While most people are dressed like upscale hippies, one man is wearing what looks like a red prison jumpsuit for no particular reason. Some shlub named Leonard is in the hot seat. He says, “It’s like no one cares I’m gone.” Then he talks about a dream that sounds almost exactly like a television commercial, but it’s not clear for what product. Leonard imagines he’s been put in a refrigerator and sometimes the door is closed and it all goes black (like the end of The Sopranos), but sometimes the door opens and there are all these smiling faces (like the end of Lost), but then no one chooses him and the door closes again. Leonard starts to cry, and there’s dramatic music and Don comes out of his stupor and hugs him and they’re both crying.
Then we take a break from Don in order to tie up the rest of the storylines:
Pete and Trudy—who looks very fetching in a That Girl ensemble—get out of a car and onto a Learjet.
Joan names her new business “Holloway Harris” so it has two names. Like Sue Sylvester, she’s just married herself.
Marie and Roger are in a restaurant. He orders in French. They are so going to grow old together unless his ticker explodes in the next four minutes.
Betty is not dead yet. Sally is helping her in the kitchen.
Stan and Peggy are still in love—with each other.
Don—who hasn’t left Esalen because, despite that little montage, not more than a day has passed—looks out over a cliff. But he no longer looks like he’s going to jump. He joins a group for morning meditation, and strangely sits in a full lotus position—which seems highly unlikely for the character, but maybe he’s just naturally flexible. He is surrounded by love, California sunshine, and people who look like they were extras in Bob & Carol & Ted & Alice. Eyes closed, Don breathes in and smiles as though suddenly he had a flash of brilliance—and then we get that it was not all a crazy dream, but an elaborate joke as we fade out with one of the most iconic television commercials ever—the “hilltop” Coca-Cola spot featuring people younger and prettier than those around him, but dressed in similar groovy threads, singing the mother-of-all-jingles.

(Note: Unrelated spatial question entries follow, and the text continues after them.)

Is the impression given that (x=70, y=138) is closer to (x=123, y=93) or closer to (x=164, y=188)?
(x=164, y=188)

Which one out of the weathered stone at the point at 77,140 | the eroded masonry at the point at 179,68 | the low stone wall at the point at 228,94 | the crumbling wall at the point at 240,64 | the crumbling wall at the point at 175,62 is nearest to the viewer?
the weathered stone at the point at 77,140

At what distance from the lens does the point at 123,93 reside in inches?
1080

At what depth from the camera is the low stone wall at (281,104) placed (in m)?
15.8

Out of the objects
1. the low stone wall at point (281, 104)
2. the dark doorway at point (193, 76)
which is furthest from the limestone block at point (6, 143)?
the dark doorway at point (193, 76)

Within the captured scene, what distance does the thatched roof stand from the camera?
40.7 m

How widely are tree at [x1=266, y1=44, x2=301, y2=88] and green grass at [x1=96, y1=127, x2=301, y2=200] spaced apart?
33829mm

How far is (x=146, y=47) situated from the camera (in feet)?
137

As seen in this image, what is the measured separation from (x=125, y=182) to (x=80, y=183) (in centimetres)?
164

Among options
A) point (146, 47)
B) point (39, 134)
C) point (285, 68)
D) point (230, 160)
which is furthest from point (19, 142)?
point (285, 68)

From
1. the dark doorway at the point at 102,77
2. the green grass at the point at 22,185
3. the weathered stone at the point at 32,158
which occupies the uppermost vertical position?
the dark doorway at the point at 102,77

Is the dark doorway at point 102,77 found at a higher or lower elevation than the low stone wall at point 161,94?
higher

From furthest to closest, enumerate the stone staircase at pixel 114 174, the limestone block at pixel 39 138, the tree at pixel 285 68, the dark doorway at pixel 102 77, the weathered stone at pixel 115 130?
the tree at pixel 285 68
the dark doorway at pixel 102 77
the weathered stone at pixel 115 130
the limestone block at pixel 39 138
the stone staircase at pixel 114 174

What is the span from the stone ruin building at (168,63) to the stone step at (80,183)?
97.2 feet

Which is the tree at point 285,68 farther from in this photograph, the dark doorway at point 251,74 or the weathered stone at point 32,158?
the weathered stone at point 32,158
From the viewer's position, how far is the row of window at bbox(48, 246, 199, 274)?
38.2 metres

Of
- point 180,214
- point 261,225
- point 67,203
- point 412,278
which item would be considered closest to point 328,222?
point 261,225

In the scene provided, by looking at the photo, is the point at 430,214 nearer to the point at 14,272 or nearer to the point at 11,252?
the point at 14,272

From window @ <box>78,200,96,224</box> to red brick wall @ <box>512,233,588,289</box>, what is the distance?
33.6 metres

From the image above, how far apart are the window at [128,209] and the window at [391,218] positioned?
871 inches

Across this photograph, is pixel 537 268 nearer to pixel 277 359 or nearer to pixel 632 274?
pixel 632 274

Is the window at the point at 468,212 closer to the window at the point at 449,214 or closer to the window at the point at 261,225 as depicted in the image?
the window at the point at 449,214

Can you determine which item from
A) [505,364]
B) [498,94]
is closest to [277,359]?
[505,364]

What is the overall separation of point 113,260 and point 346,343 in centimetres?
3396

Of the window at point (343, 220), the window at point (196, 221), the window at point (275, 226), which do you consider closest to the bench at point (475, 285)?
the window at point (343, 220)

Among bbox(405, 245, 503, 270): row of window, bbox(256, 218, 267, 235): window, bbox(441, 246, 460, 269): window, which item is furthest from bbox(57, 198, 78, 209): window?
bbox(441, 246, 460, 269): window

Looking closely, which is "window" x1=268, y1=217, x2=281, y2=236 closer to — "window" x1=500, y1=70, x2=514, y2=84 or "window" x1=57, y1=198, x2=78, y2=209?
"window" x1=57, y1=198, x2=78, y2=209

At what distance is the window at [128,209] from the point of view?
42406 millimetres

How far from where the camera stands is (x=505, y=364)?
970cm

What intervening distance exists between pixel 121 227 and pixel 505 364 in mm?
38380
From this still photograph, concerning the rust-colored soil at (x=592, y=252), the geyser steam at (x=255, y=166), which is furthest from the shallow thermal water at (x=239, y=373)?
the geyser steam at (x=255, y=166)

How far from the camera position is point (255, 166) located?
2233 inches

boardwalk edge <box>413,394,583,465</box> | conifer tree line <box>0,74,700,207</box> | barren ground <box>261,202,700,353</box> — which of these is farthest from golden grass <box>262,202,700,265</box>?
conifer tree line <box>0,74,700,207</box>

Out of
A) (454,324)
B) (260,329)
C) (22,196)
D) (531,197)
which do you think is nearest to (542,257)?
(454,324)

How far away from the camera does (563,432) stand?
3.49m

It’s clear we are meant to believe that the man who “invented” the Kodak carousel in the 1960s would, in 1970, want to buy the world a Coke. Don has his ticket back to McCann. All he has to do now is click his heels three times, and it looks like he’ll be going home. But will he ever be a real boy, or man?
And Sal Romano, like the Russian in Pine Barrens, was never seen again.